Couchbase down urgent help


#1

Hi, i got a problem. i dont have a lot of experience in couchbase so please help me please.
i am using couchbase 2.1.0 in production.
we got 2 nodes in amazon which worked fine.
i wanted to upgrade the disk capacity, i took down a node changed disk size and it didnt come back up.
then i made a big mistake by restarting the second server and now he is not coming up.
(the machine is working. but couchbase doesnt start)
few mistakes that i made (learn from now on)

  1. i didnt backup using cbbackup
  2. no elastic ip. so the ip changed after restart (i think this is the main problem why the server wont come back up. i did used our host name for them. but its not working)
  3. only 2 nodes.
  4. staying with only one node

when i try to use “chouchbase-server start” i get the following error:

{error_logger,{{2014,2,5},{11,2,9}},“Protocol: ~p: register error: ~p~n”,[“inet_tcp”,{{badmatch,{error,duplicate_name}},[{inet_tcp_dist,listen,1},{net_kernel,start_protos,4},{net_kernel,start_protos,3},{net_kernel,init_node,2},{net_kernel,init,1},{gen_server,init_it,6},{proc_lib,init_p_do_apply,3}]}]}
{error_logger,{{2014,2,5},{11,2,9}},crash_report,[[{initial_call,{net_kernel,init,[‘Argument__1’]}},{pid,<0.21.0>},{registered_name,[]},{error_info,{exit,{error,badarg},[{gen_server,init_it,6},{proc_lib,init_p_do_apply,3}]}},{ancestors,[net_sup,kernel_sup,<0.10.0>]},{messages,[]},{links,[#Port<0.64>,<0.18.0>]},{dictionary,[{longnames,true}]},{trap_exit,true},{status,running},{heap_size,987},{stack_size,24},{reductions,665}],[]]}
{error_logger,{{2014,2,5},{11,2,9}},supervisor_report,[{supervisor,{local,net_sup}},{errorContext,start_error},{reason,{‘EXIT’,nodistribution}},{offender,[{pid,undefined},{name,net_kernel},{mfargs,{net_kernel,start_link,[[‘babysitter_of_ns_1@127.0.0.1’,longnames]]}},{restart_type,permanent},{shutdown,2000},{child_type,worker}]}]}
{error_logger,{{2014,2,5},{11,2,9}},supervisor_report,[{supervisor,{local,kernel_sup}},{errorContext,start_error},{reason,shutdown},{offender,[{pid,undefined},{name,net_sup},{mfargs,{erl_distribution,start_link,[]}},{restart_type,permanent},{shutdown,infinity},{child_type,supervisor}]}]}
{error_logger,{{2014,2,5},{11,2,9}},std_info,[{application,kernel},{exited,{shutdown,{kernel,start,[normal,[]]}}},{type,permanent}]}
{“Kernel pid terminated”,application_controller,"{application_start_failure,kernel,{shutdown,{kernel,start,[normal,[]]}}}"}

Crash dump was written to: erl_crash.dump.02-05-2014-11:02:08.13152
Kernel pid terminated (application_controller) ({application_start_failure,kernel,{shutdown,{kernel,start,[normal,[]]}}})
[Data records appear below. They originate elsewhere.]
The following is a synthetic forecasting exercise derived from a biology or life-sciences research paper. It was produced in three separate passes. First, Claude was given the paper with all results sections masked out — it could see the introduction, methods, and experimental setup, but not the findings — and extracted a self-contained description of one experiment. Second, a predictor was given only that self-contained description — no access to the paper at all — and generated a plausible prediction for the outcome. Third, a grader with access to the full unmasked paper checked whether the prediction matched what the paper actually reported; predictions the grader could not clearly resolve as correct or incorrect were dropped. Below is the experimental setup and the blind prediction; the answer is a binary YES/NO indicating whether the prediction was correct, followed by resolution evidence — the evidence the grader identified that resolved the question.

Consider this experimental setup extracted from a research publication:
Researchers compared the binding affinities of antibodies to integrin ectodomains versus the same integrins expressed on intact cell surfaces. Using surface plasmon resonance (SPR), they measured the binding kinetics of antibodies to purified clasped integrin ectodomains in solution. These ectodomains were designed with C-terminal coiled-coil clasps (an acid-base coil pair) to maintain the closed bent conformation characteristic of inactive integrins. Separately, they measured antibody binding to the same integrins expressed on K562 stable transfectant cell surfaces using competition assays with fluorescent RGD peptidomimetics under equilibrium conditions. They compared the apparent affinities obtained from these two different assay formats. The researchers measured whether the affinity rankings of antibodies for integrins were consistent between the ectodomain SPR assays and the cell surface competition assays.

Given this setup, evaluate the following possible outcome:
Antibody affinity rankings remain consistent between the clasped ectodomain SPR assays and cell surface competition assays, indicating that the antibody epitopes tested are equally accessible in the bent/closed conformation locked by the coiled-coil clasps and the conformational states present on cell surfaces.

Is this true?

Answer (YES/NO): NO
Just to clarify. i got no instances working. how can i bring back one of them (the data should be there on the EBS). then i will backup and create the cluster with more nodes and everything.

update (just discovered):
the servers respond to port 8092 with
{
couchdb: “Welcome”,
version: “1.2.0a-1969a70-git”,
couchbase: “2.1.1-764-rel-community”
}

but still no thing :frowning:


#2

Did you have replication on between the nodes? If so node1 will have all your data, spin up a new AWS instance, add it to the cluster and perform a rebalance. Can you do that?


#3

a single node has all the data. but it doesnt come up. so i cant rebalance.


#4

Is it possible to detach the esb and attach to a new node? You’ve made some fundamental mistakes that are going to be hard to recover from. From a start get a copy of that data and have it safe somewhere else. Worst comes to worst perhaps you’ll need to bring up a new node, replicate between the two and then have a script to input the missing data back into the cluster.


#5

Alredy made a snapshot of the ebs.

i am trying to to use cbbackup on the files, then i will create a new cluster and restore to it.
but its taking alot of time.

isnt there a simple way just to make the node run again after restart?


#6

Well couchbase-server start should work fine but as you’ve said your ip has altered.

http://www.couchbase.com/docs/couchbase-manual-2.0/couchbase-bestpractice-cloud-ip.html

Sadly it sounds like you are pretty screwed, go with the script attempt. Good luck!